■ DA FARE ■
Per favore, indica fino a quando e con quale orario resta aperta la mostra «La salute e la fede» descritta nell'estratto della pagina.

■ ESTRATTO DELLA PAGINA ■
A cura del corpo e dello spirito

Una mostra che si pone all’inizio e non solo alla fine di un cammino di ricerca: è anche questo “La salute e la fede”, l’esposizione dei beni culturali presenti nelle sedi dell’Azienda ospedaliera e nell’Ulss 16 di Padova allestita nel salone di piano terra riservato alle rassegne temporanee di palazzo Zuckermann a Padova. La mostra resta aperta fino al 20 luglio con orario 10-19, escluso il lunedì.

A cura del corpo e dello spirito

Una statuina della Madonna in sala d’aspetto che, confidente appendino di lacrime, speranze e preghiere, porta al collo un fascio di corone del rosario; oppure un piccolo crocifisso lassù, quasi nascosto dietro al condizionatore... Nei luoghi di cura anche oggi non sono assenti i segni della fede, allo stesso modo in cui non manca, discreta e non intrusiva, la presenza dei cappellani e dei volontari che passano nei reparti per una parola di conforto e il sacramento dell’eucaristia.
È passato però il tempo in cui la cura del corpo e la salute spirituale erano intese come parte integrante di un unico progetto cristiano di salvezza. A questa concezione facevano riferimento gli antichi luoghi di carità e assistenza, ospizi e lazzaretti che accomunavano pellegrini, poveri e malati; a questo ideale si conformò poi anche il primo ospedale “grande” di Padova, fondato agli inizi del Quattrocento, giusto sei secoli fa, dai coniugi Baldo Bonafari e Sibilia Cetto, non a caso sotto l’egida di san Francesco.

■ DATI FORNITI ■

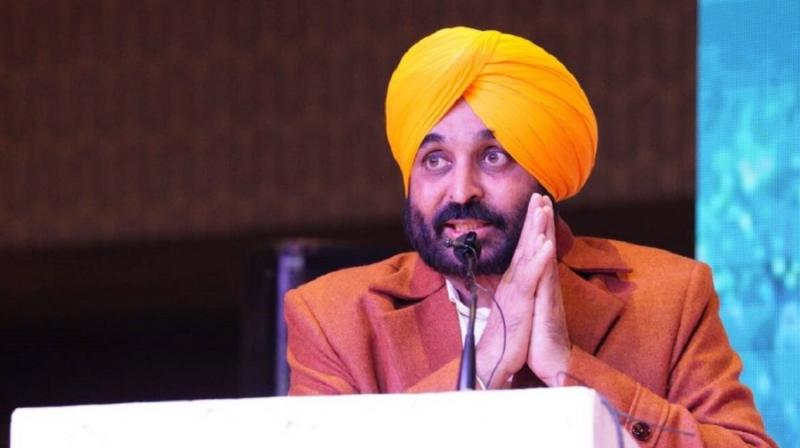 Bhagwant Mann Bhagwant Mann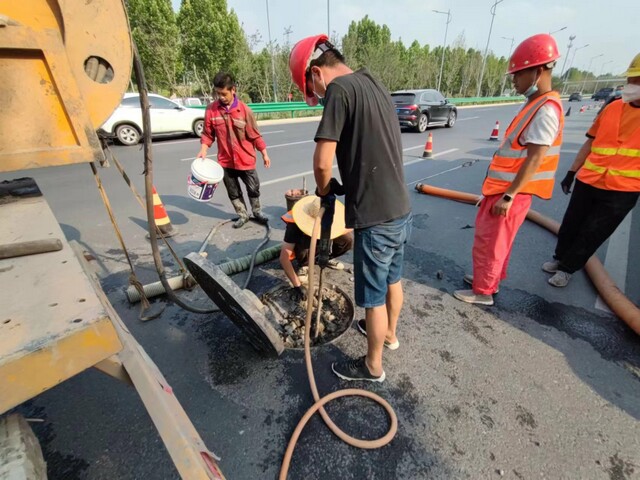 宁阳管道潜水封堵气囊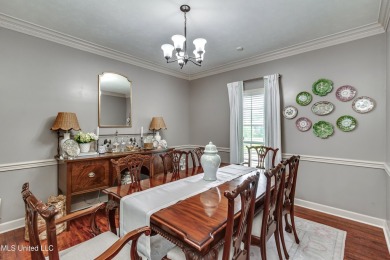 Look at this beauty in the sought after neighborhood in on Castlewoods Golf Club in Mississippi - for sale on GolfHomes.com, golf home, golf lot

* * *

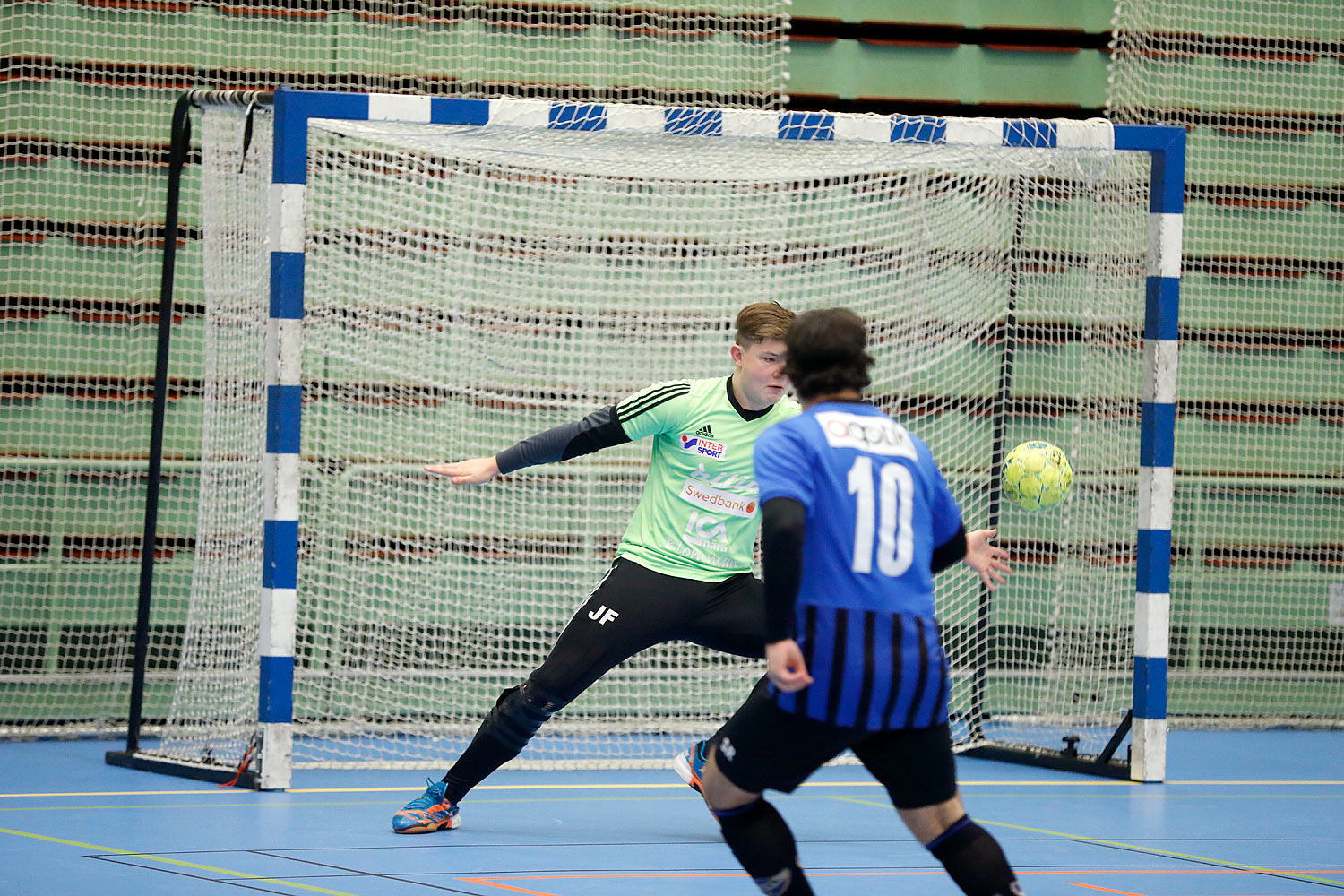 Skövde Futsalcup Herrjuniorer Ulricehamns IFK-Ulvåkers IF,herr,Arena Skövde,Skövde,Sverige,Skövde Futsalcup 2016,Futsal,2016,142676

■ RISULTATO ■
Resta aperta fino al 20 luglio, dalle 10 alle 19, escluso il lunedì.